** START OF Text segment **
Self Doubt in Practice

Pagan Perspective is still on their holidays break (or at least I’m pretty sure that’s what’s going on there), so there’s no new question to work with again this week.   So this week, I again decided to snag a question from one of the pagan/witchy type groups I’m a member of on Discord and use that instead.


Topic for the Week of 12/30:  About what in your practice do you tend to doubt yourself? What form does this doubt take, and how do you respond to it?

Even though I have an education in botany, and I am very versed in how to handle and work with plants and the like that can be dangerous and/or poisonous…. there is still doubt in myself in this area.  I do use ingredients from such organisms in my spells and castings, sometimes pretty regularly, and there is an inherent danger in this not just from the potential of the obvious physical contact, but the releasing of spores, trichomes (these are the hairs on certain plants), or saps among other things.

Because of this self-doubt, I am extremely careful in my handling of any and all parts of such plants and organisms.  I take extra time and extra care, as well as extra precautions  and safe-guards to make sure I don’t accidentally end up hurting myself or anyone in my home during or after this part of my spellwork.

How this self doubt manifests is a good thing, and I hope that I never lose the self doubt involved in this practice, as it ensures that everyone I care about is safe. I can only hope that anyone else out there incorporating these dangerous and poisonous ingredients in their spell craft is just as careful.


Impact of One’s Path

So… I think that Pagan Perspective is taking a week off this week, as there’s no new question to work with.   Due to this, I decided to snag a question from one of the pagan/witchy type groups I’m a member of on Discord and use that instead.


Topic for the Week of 12/16: How has your religion impacted your overall well-being? Has it changed how you see the world and other people?
** END OF Text segment **
Written exercise A
According to the pagan blog post, what are trichomes?
Written exercise B
Carry on the pagan blog post from its final line, writing in the same voice.
The data that comes next has no connection to the pagan blog post above.
** START OF Raw data **
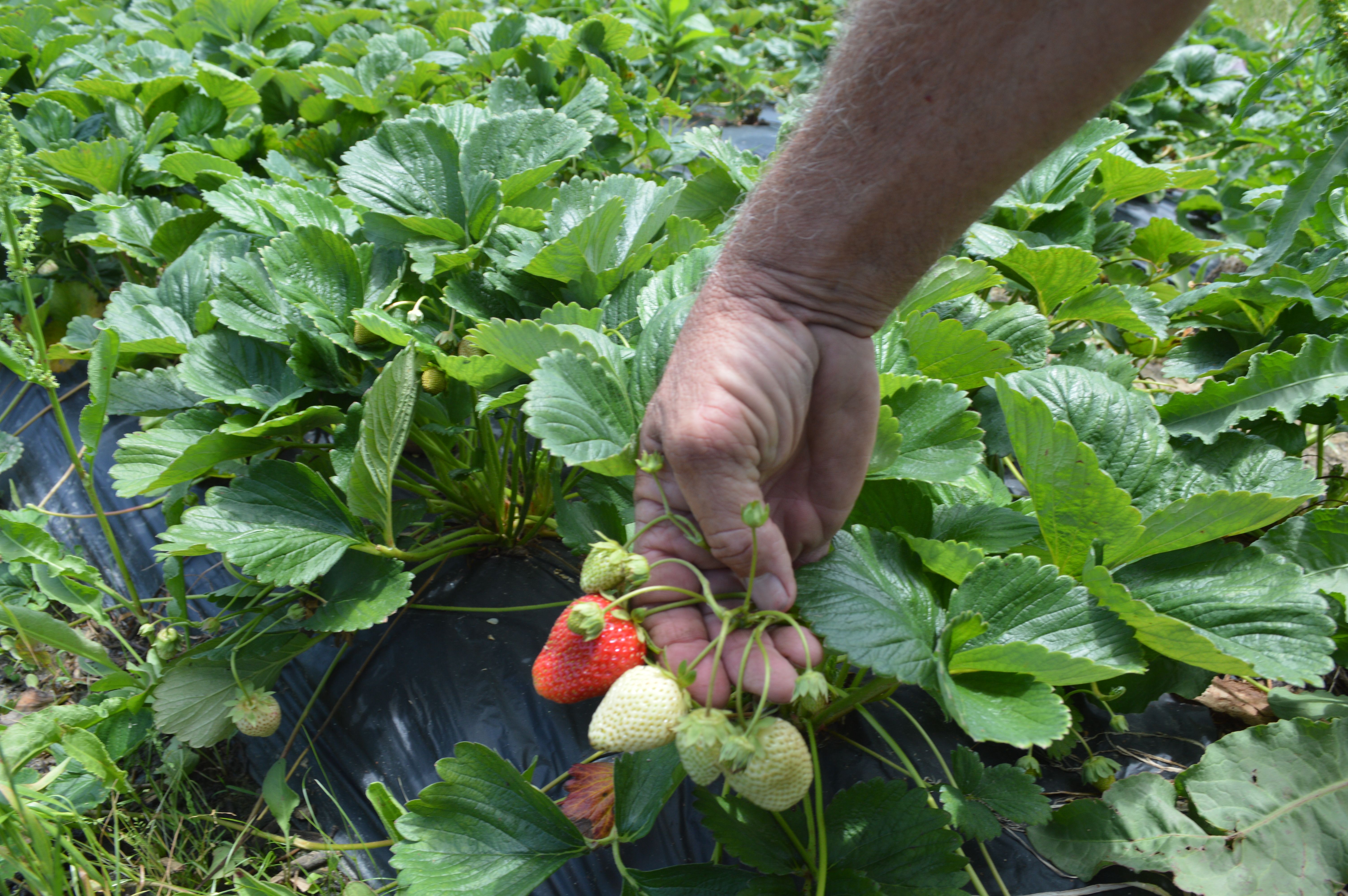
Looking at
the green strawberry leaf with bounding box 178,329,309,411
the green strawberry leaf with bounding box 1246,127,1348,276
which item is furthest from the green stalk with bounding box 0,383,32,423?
** END OF Raw data **
Response A
They are the hairs on certain plants.

Response B
The first part of this question is immeasurable for me. I get a great sense of peace and overall well being from connecting with nature, and the communion of that practice. It is a part of me at my very core, a part of not just who I am but of my internal makeup and my soul.  Because of that, it’s impossible for me to differentiate myself from that enough to really clearly delineate my path from myself and my well-being.  They are simply too integrated to be able to separate them.

I also can’t really say if my path has changed my outlook on the world or other people, as I’ve been (essentially) on the same path my entire life.  Yes, I transitioned from Wicca to a non-theistic Paganism when I left my parent’s home, but not a lot of my inner beliefs really changed in that shift, as I never really connected with deity in the first place.

What I can say is that the deeper I go into my spirituality, the healthier my emotional and mental health become… which in turn improves my outlook on just about everything.


Art Upon the Path

This week’s question from the Pagan Perspective YouTube channel is about finding your path.

Topic for the Week of 12/2: “Do you do any art related to your path that you would like to share? Or is there art by others that is meaningful to you?”


Jewelry design and creation is one of my favorite hobbies, and one that I ended up turning into a business.

I use this creative outlet to express my love for nature and color and… symmetry.  I love creating beautiful things, and while doing so, filling them with positive intention.

Those pieces I create and the intentions set within them are then sent out into the world to bring a bit of joy, pleasure, and/or happiness to those that see, wear, and own these pieces.

With this hobby, I seek to spread out small touches of positivity out around the globe, one piece at a time.  I find a sense of peace and joy in doing so, and feel that in some small way I am contributing to a better world.  My creations are now spread across more than sixty countries, and I hope that with piece that I ship out, I send out just a little more positive energy into the world to be enjoyed and shared.

As for art from others that is meaningful to me… there is a reason that I own so many cartomancy decks.  I connect to the imagery in the cards, which means that there are many, many artists out there that create art that is meaningful to me.

I have also mentioned before the poem “The Dash” written by Linda Ellis.  This too is a type of art that I admire, and this one piece in particular really touched my soul.


The Right Path

This week’s question from the Pagan Perspective YouTube channel is about finding your path.

Topic for the Week of 11/25: What let’s you know you have chosen the right path?

Is it strange that I’m having trouble formulating a reply to this question when I am so certain of my (somewhat unconventional even in the pagan community) path?

The thing is… it’s my heart and my gut that tell me I’m on the right path. I feel it deep inside where the soul lives.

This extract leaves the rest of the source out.